32 500 XVI Vaststelling van de begrotingsstaten van het Ministerie van Volksgezondheid, Welzijn en Sport (XVI) voor het jaar 2011

Nr. 9 BRIEF VAN DE MINISTER VAN VOLKSGEZONDHEID, WELZIJN EN SPORT

Aan de Voorzitter van de Tweede Kamer der Staten-Generaal

Den Haag, 13 oktober 2010

In het Algemeen Overleg van 29 juni 2010 (kamerstuk 29 689, nr. 305) en het Algemeen overleg van 1 juli 2010 over de bezuiningsvoorstellen zorgsector (Handelingen der Kamer II, vergaderjaar 2009–2010, nr. 94, blz. 7820–7824) hebben wij van gedachten gewisseld over het voornemen van het kabinet om aan langdurig in AWBZ-instellingen verblijvende cliënten een eigen bijdrage van minimaal € 400 per maand te vragen. In die overleggen heb ik toegezegd dat ik zal nagaan hoe er voor gezorgd kan worden dat de cliënten die de € 400 per maand moeten gaan betalen, minimaal het bedrag aan zak- en kleedgeld ter vrije besteding overhouden.

Met de minister van Sociale Zaken en Werkgelegenheid heb ik de afgelopen tijd oplossingsrichtingen verkend. Gebleken is dat er op korte termijn geen sluitende oplossing kan worden ingevoerd. Het kabinet is daarom tot de conclusie gekomen, dat het niet verantwoord is om deze maatregel per 1 januari 2011 in te voeren. In verband daarmee wordt deze maatregel uitgesteld tot 1 januari 2012.

Met de maatregel was voor 2011 een opbrengst beoogd van € 60 miljoen. Het besparingsverlies van € 60 mln in 2011 zal worden gedekt via een incidentele verlaging van het geneesmiddelenkader.

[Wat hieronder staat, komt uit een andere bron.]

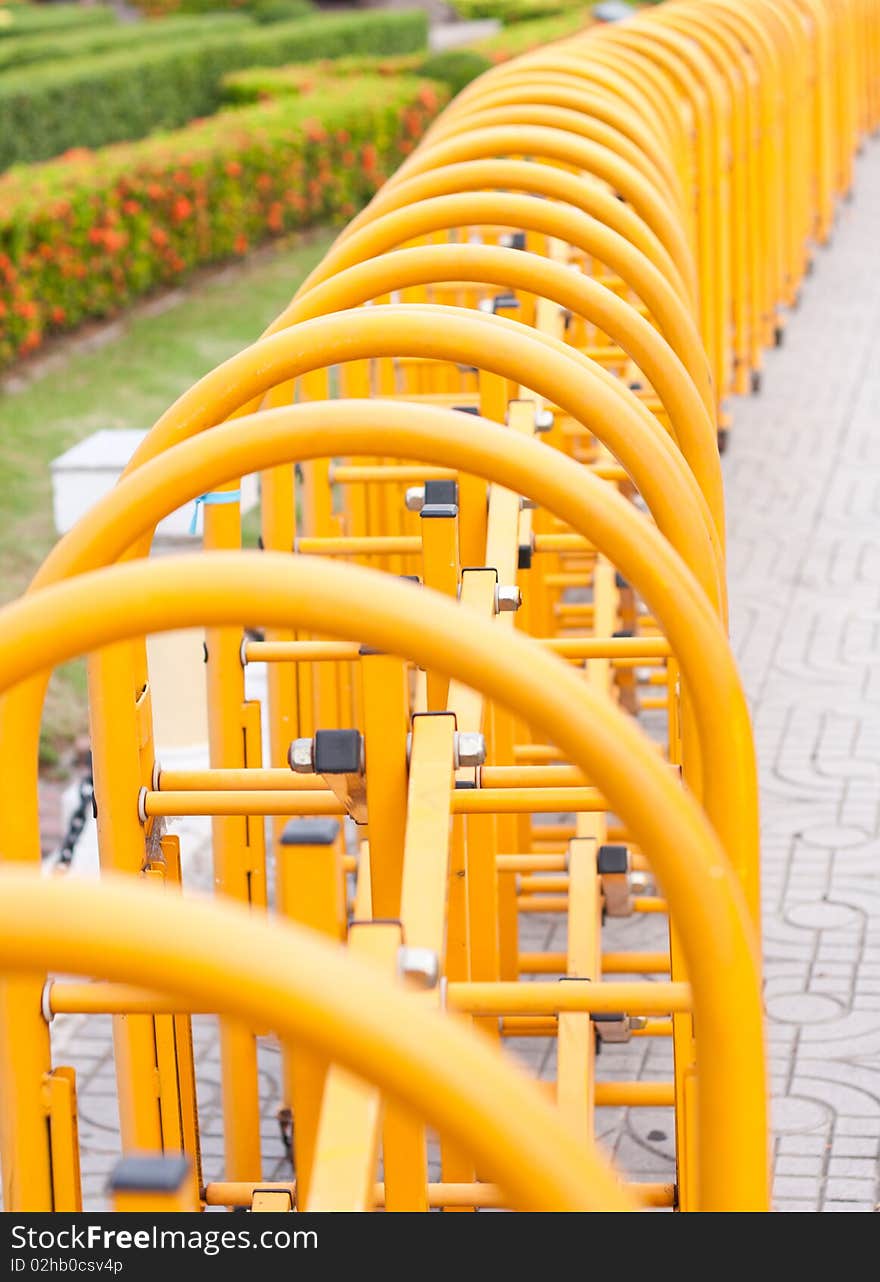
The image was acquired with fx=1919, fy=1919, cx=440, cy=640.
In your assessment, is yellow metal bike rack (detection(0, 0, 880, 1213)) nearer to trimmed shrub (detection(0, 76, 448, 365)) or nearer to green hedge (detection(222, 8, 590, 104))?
trimmed shrub (detection(0, 76, 448, 365))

Uit het overleg met de minister van Sociale Zaken is mij gebleken dat het voldoen aan de voorwaarde van zak- en kleedgeld betekent dat de beoogde structurele opbrengst van op jaarbasis € 80 miljoen niet kan worden gehaald. Voor dekking van dit opbrengstverlies in 2012 zal een oplossing gevonden moeten worden. Gedacht kan worden aan compensatie binnen het totaal van eigen bijdragen, bijvoorbeeld via een correctie op de verlaging van de eigen bijdragen die is doorgevoerd bij de invoering van de Wet tegemoetkoming chronisch zieken en gehandicapten. Een besluit hierover is echter aan mijn opvolger.